*** Opening Source material ***
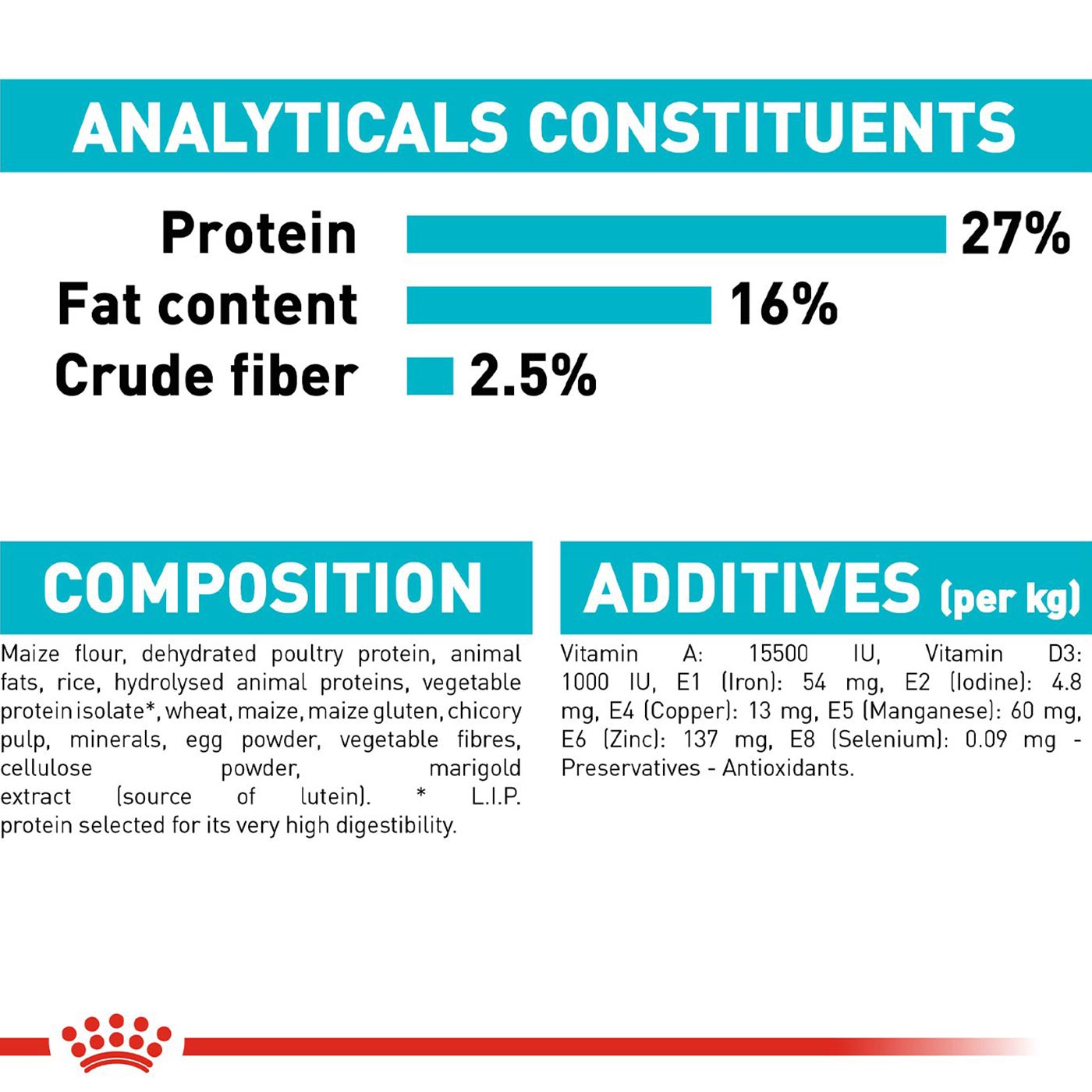 ANALYTICALS CONSTITUENTS

Protein 27%
Fat content 16%
Crude fiber 2.5%

COMPOSITION

Maize flour, dehydrated poultry protein, animal fats, rice, hydrolysed animal proteins, vegetable protein isolate*, wheat, maize, maize gluten, chicory pulp, minerals, egg powder, vegetable fibres, cellulose powder, marigold extract (source of lutein). * L.I.P. protein selected for its very high digestibility.

ADDITIVES (per kg)

Vitamin A: 15500 IU, Vitamin D3: 1000 IU, E1 (Iron): 54 mg, E2 (Iodine): 4.8 mg, E4 (Copper): 13 mg, E5 (Manganese): 60 mg, E6 (Zinc): 137 mg, E8 (Selenium): 0.09 mg - Preservatives - Antioxidants.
*** Closing Source material ***
All of the entries above need to be repeated exactly, minus the pictures.

 ANALYTICALS CONSTITUENTS

Protein 27%
Fat content 16%
Crude fiber 2.5%

COMPOSITION

Maize flour, dehydrated poultry protein, animal fats, rice, hydrolysed animal proteins, vegetable protein isolate*, wheat, maize, maize gluten, chicory pulp, minerals, egg powder, vegetable fibres, cellulose powder, marigold extract (source of lutein). * L.I.P. protein selected for its very high digestibility.

ADDITIVES (per kg)

Vitamin A: 15500 IU, Vitamin D3: 1000 IU, E1 (Iron): 54 mg, E2 (Iodine): 4.8 mg, E4 (Copper): 13 mg, E5 (Manganese): 60 mg, E6 (Zinc): 137 mg, E8 (Selenium): 0.09 mg - Preservatives - Antioxidants.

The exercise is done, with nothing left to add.